--- START ---

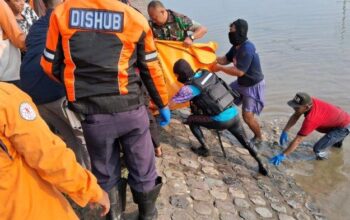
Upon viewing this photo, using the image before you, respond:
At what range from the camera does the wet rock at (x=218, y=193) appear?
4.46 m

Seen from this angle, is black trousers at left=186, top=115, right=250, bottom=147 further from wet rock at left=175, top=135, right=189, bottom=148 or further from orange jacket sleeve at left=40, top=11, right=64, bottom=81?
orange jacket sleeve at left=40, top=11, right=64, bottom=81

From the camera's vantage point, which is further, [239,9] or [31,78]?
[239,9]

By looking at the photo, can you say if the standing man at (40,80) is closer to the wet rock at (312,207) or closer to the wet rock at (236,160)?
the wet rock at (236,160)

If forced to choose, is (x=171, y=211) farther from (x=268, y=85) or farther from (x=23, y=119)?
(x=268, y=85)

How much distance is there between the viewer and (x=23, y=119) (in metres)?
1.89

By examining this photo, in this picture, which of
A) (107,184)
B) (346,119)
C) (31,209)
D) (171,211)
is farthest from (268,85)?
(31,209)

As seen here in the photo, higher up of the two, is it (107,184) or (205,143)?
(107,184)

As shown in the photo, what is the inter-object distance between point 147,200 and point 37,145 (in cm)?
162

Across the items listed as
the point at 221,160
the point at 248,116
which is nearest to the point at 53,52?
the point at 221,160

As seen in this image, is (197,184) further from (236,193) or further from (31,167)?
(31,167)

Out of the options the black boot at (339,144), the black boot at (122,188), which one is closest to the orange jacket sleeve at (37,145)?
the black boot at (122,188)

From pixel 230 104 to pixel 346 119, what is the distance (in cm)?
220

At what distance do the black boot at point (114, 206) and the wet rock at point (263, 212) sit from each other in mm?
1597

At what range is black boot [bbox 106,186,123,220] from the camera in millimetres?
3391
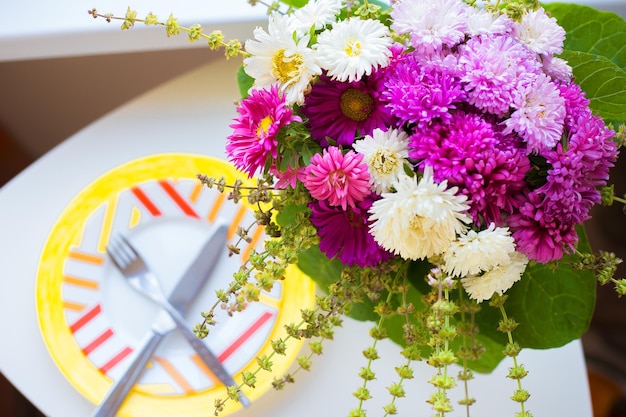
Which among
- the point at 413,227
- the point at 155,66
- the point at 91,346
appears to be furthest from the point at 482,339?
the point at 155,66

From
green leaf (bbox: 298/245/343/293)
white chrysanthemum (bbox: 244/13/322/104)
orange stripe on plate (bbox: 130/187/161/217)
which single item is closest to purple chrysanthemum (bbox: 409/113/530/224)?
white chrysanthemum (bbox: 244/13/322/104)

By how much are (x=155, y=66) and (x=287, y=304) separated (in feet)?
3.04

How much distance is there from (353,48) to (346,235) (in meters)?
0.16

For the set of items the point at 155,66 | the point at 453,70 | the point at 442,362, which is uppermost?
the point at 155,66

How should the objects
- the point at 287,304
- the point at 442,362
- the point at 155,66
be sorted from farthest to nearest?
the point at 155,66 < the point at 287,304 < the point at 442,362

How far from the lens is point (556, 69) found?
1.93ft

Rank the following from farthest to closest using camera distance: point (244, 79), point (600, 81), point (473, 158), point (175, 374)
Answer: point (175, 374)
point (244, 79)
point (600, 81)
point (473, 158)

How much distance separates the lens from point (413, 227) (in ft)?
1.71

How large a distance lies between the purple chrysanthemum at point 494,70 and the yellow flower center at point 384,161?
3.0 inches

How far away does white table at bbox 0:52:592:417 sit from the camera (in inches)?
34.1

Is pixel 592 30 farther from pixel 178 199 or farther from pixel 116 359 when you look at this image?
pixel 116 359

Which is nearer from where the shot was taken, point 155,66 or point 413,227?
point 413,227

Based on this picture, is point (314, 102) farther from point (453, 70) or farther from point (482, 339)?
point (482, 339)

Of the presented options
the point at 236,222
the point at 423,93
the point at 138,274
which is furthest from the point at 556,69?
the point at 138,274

--- END ---
--- START ---

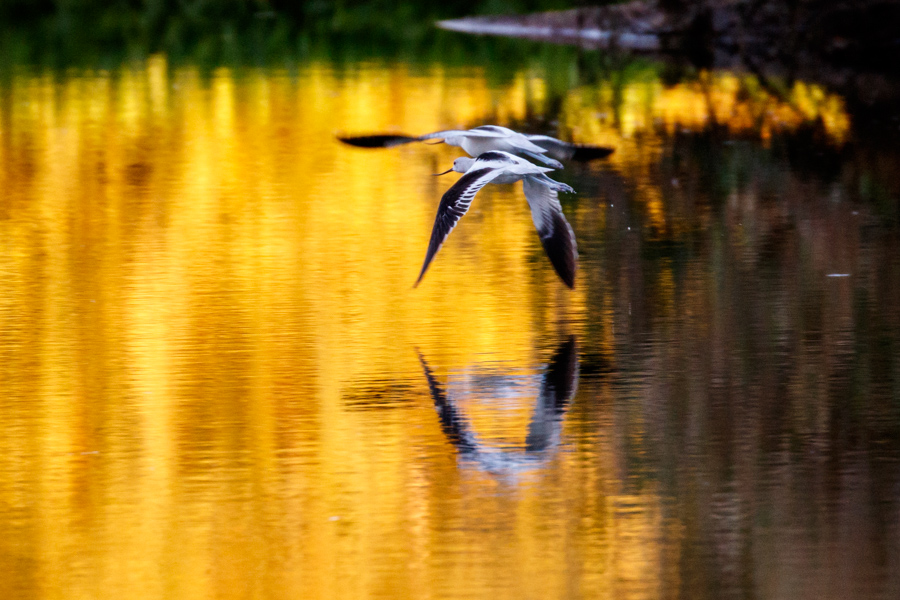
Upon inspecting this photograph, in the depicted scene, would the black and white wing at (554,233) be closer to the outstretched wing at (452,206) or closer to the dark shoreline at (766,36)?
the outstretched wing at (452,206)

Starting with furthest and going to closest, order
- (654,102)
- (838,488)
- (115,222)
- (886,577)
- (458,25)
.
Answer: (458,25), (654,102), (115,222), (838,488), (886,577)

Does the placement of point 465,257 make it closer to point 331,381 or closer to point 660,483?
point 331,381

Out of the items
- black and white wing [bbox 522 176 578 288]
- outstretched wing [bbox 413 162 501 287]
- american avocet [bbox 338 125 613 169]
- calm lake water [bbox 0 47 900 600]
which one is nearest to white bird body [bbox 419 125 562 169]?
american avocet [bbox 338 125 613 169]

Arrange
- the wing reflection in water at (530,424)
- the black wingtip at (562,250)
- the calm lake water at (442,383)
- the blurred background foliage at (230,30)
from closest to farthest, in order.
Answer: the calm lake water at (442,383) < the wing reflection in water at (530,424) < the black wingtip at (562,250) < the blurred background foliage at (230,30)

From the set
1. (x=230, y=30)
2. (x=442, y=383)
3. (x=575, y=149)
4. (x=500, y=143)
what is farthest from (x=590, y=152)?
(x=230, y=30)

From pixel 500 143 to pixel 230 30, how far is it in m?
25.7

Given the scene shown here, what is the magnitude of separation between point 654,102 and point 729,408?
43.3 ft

--- END ---

• **TASK**
Extract every line of the listing above that contains the word "background", and copy each one in full.

• **EXERCISE ANSWER**
- the blurred background foliage at (230,30)
Answer: the calm lake water at (442,383) < the wing reflection in water at (530,424) < the black wingtip at (562,250) < the blurred background foliage at (230,30)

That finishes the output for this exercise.